EXERCISE: For this exercise, write out the full listing that follows exactly and skip its pictures.
==========
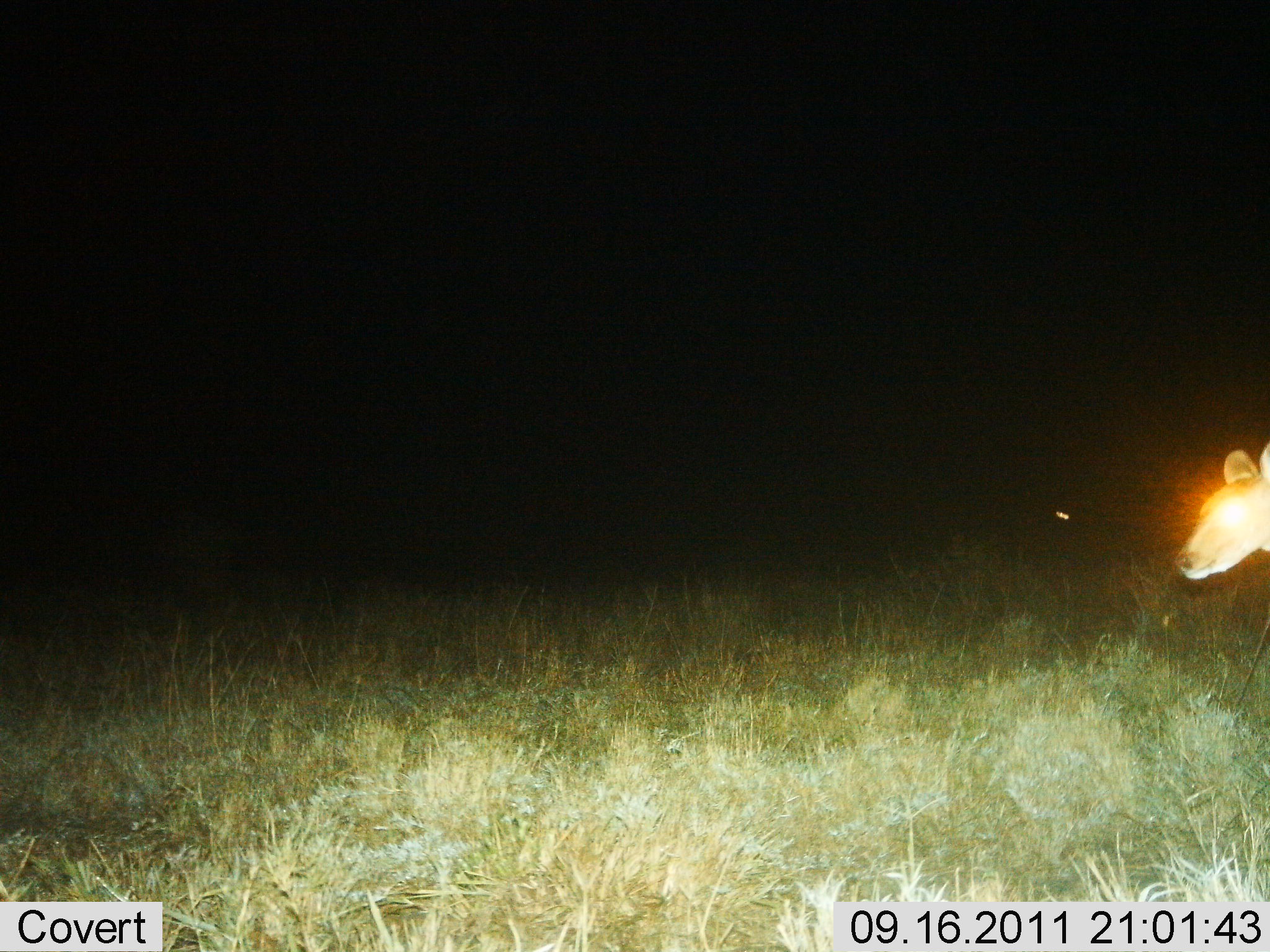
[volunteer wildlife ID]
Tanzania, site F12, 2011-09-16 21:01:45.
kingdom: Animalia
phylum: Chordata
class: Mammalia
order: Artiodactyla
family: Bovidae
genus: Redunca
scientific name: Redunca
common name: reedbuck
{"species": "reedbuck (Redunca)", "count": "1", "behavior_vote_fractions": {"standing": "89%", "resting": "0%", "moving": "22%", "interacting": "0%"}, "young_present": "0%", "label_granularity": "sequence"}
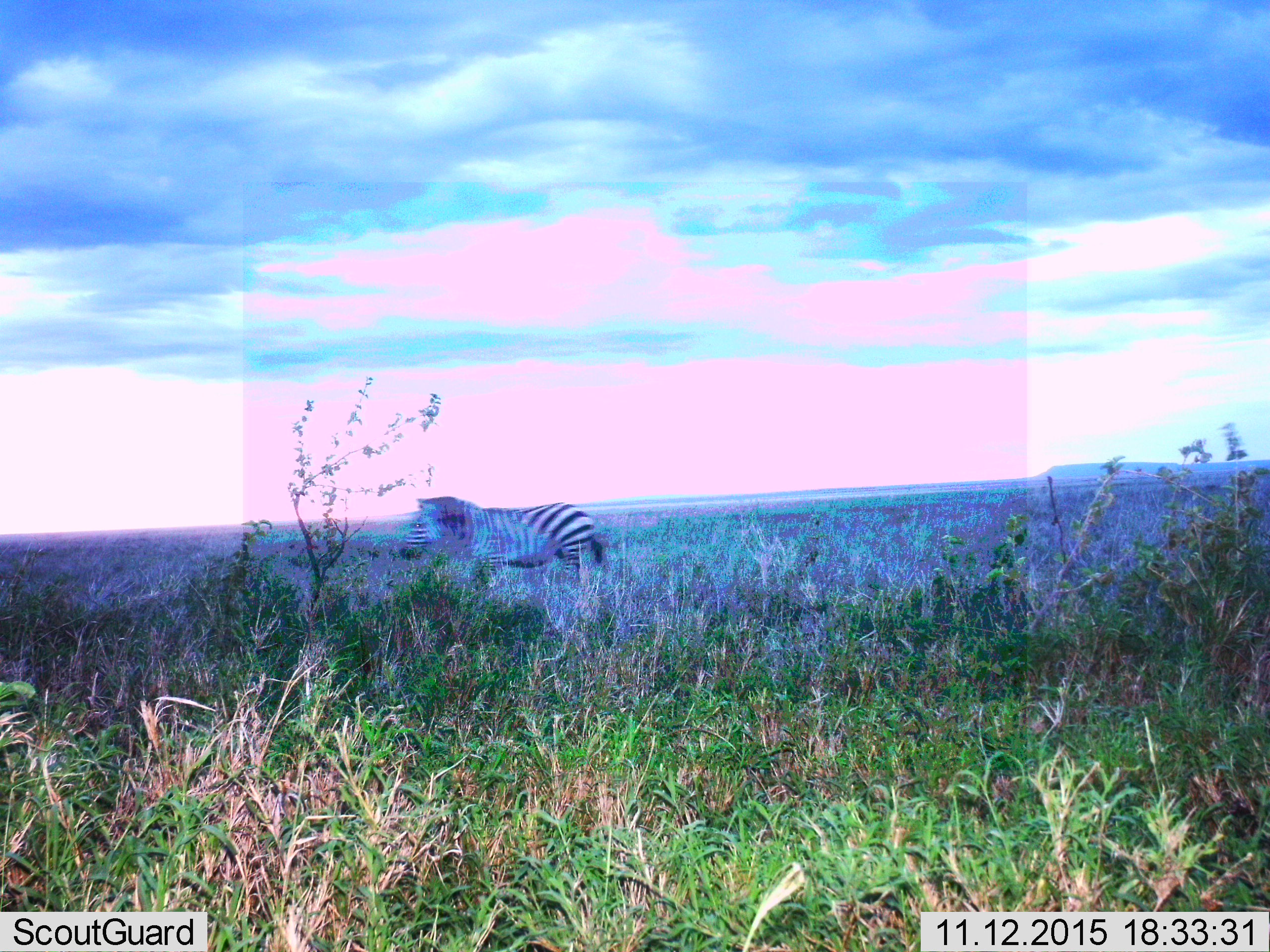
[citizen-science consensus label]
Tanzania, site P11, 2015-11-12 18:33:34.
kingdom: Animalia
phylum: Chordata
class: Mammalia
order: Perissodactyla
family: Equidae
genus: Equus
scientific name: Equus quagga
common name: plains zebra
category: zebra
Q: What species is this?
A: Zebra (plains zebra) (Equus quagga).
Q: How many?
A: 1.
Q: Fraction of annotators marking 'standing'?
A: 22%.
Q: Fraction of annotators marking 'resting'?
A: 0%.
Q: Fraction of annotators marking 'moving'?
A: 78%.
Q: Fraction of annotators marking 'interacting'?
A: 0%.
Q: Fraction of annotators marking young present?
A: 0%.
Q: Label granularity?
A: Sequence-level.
==========
EXERCISE RESPONSE:
[volunteer wildlife ID]
Tanzania, site F12, 2011-09-16 21:01:45.
kingdom: Animalia
phylum: Chordata
class: Mammalia
order: Artiodactyla
family: Bovidae
genus: Redunca
scientific name: Redunca
common name: reedbuck
{"species": "reedbuck (Redunca)", "count": "1", "behavior_vote_fractions": {"standing": "89%", "resting": "0%", "moving": "22%", "interacting": "0%"}, "young_present": "0%", "label_granularity": "sequence"}
[citizen-science consensus label]
Tanzania, site P11, 2015-11-12 18:33:34.
kingdom: Animalia
phylum: Chordata
class: Mammalia
order: Perissodactyla
family: Equidae
genus: Equus
scientific name: Equus quagga
common name: plains zebra
category: zebra
Q: What species is this?
A: Zebra (plains zebra) (Equus quagga).
Q: How many?
A: 1.
Q: Fraction of annotators marking 'standing'?
A: 22%.
Q: Fraction of annotators marking 'resting'?
A: 0%.
Q: Fraction of annotators marking 'moving'?
A: 78%.
Q: Fraction of annotators marking 'interacting'?
A: 0%.
Q: Fraction of annotators marking young present?
A: 0%.
Q: Label granularity?
A: Sequence-level.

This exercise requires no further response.